What the task asks
Rescale the items from the line containing "In this particular" through the end of the items, both ends included. Reproduce each of these lines, requests included, and multiply every number in the answers (coordinates, distances, and depths) by 0.55, rounding halves up to the same number of decimals as the original.
**** Supplied information
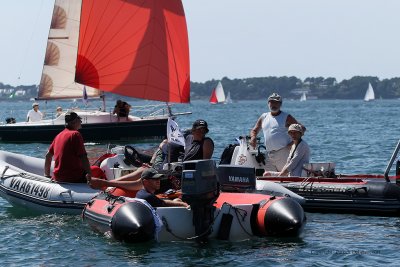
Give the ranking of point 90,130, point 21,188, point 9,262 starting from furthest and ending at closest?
point 90,130
point 21,188
point 9,262

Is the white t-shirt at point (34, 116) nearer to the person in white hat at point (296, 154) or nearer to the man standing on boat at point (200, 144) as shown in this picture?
the person in white hat at point (296, 154)

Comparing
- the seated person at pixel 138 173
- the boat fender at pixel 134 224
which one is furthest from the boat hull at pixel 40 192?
the boat fender at pixel 134 224

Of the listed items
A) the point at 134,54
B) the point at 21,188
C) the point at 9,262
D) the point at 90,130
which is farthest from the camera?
the point at 90,130

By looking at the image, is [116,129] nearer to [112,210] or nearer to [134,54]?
[134,54]

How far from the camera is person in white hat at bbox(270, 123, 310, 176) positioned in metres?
15.7

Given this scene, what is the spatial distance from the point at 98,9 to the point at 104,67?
1.24 metres

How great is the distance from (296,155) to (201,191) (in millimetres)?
3907

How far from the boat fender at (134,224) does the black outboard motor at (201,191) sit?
535mm

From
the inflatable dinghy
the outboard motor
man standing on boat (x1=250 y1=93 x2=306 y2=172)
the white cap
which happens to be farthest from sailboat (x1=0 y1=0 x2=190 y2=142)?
the inflatable dinghy

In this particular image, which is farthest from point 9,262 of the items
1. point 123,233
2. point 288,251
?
point 288,251

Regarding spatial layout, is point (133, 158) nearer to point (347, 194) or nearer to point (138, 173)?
point (138, 173)

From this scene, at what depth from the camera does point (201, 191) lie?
12.4 metres

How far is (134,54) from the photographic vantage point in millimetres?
20922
********
Exercise output
In this particular image, which is farthest from point 9,262 of the items
1. point 123,233
2. point 288,251
?
point 158,138

Regarding spatial layout, is point (133, 158) nearer to point (347, 194) or nearer to point (138, 173)?
point (76, 95)

From this scene, at what depth from the camera does point (201, 191) lie?
6.8 metres

How far is (134,54) from the photographic vantage point in millimetres?
11507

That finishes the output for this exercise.